For 10 taxa I get a CI of 0.68 and for 26 taxa I get a CI of 0.48. These are well within the values achieved with studies of actual data, see following chart, which again shows high CI values do not tell us whether the dataset is the result of common descent.
Thanks. I added an outgroup random sequence and that appears to have increased the CI score.
A number of weeks ago I stated that a DAG will generate a phylogenetic signal just as well as an evolutionary tree. You requested I conduct this analysis at the nucleotide level to demonstrate the claim, and I have done so. At this point, I believe I have made my case.
I respectfully request this forum decline to use the phylogenetic signal as an argument for evolution, at least until it is rigorously demonstrated how to eliminate DAGs as an alternate models for real world datasets.

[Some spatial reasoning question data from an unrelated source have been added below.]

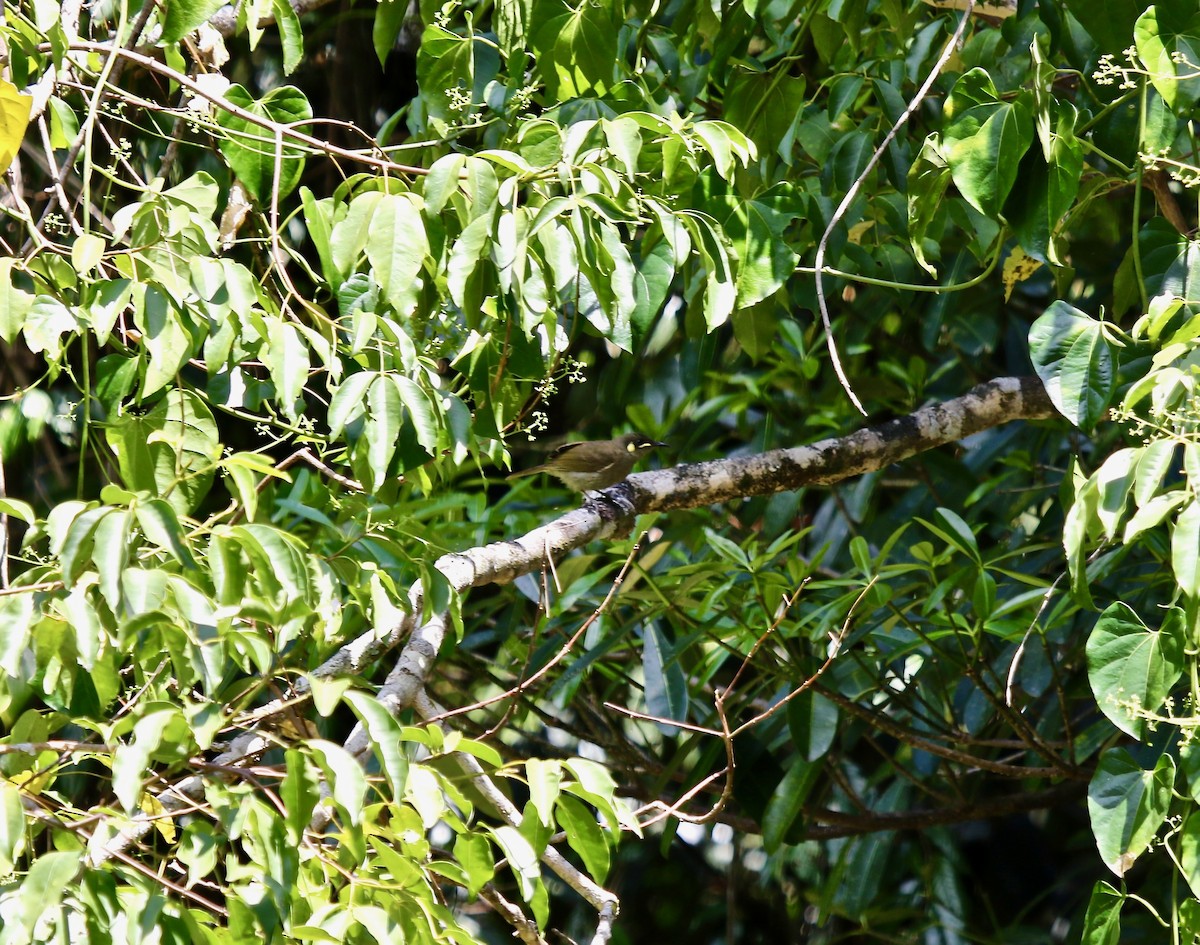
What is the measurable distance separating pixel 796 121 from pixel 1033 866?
3.87m

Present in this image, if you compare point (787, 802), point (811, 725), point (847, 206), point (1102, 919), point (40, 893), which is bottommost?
point (787, 802)

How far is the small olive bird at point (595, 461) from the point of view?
498 cm

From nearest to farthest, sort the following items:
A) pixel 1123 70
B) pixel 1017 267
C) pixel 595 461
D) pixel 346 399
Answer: pixel 346 399, pixel 1123 70, pixel 1017 267, pixel 595 461

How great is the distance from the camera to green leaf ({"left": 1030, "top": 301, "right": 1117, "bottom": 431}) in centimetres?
224

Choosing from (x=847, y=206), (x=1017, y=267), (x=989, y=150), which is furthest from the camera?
(x=1017, y=267)

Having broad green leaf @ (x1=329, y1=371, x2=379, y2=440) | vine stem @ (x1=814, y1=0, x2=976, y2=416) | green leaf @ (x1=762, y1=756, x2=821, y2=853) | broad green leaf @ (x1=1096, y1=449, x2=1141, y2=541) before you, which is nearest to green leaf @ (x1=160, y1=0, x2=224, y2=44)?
broad green leaf @ (x1=329, y1=371, x2=379, y2=440)

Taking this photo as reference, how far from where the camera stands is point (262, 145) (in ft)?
8.21

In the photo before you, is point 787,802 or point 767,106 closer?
point 767,106

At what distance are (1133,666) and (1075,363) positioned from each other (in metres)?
0.52

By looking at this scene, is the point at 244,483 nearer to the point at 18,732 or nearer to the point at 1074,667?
the point at 18,732

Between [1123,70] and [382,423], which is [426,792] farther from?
[1123,70]

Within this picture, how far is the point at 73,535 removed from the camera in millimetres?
1589

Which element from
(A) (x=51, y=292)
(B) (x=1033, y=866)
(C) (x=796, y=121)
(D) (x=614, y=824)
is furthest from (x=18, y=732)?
(B) (x=1033, y=866)

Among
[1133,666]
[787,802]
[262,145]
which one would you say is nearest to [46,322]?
[262,145]
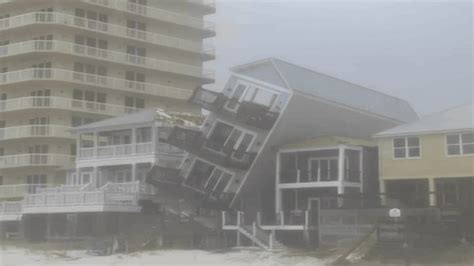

I believe this careful approach fits well with the Biologos mission, since we want to show religion is consistent with good science, not anything cast under the heading of ‘science’ whatsoever. As such, if we happen upon a purported evidence for evolution that does not hold up under scrutiny, it is best to lay it to the side until we reach a more rigorous demonstration of the evidence’s veracity. This is important, because if we wantonly associate ourselves with any and everything called ‘science’ we may associate the Biologos brand with something that becomes publicly discredited, which will in turn cast a shade on the Biologos brand.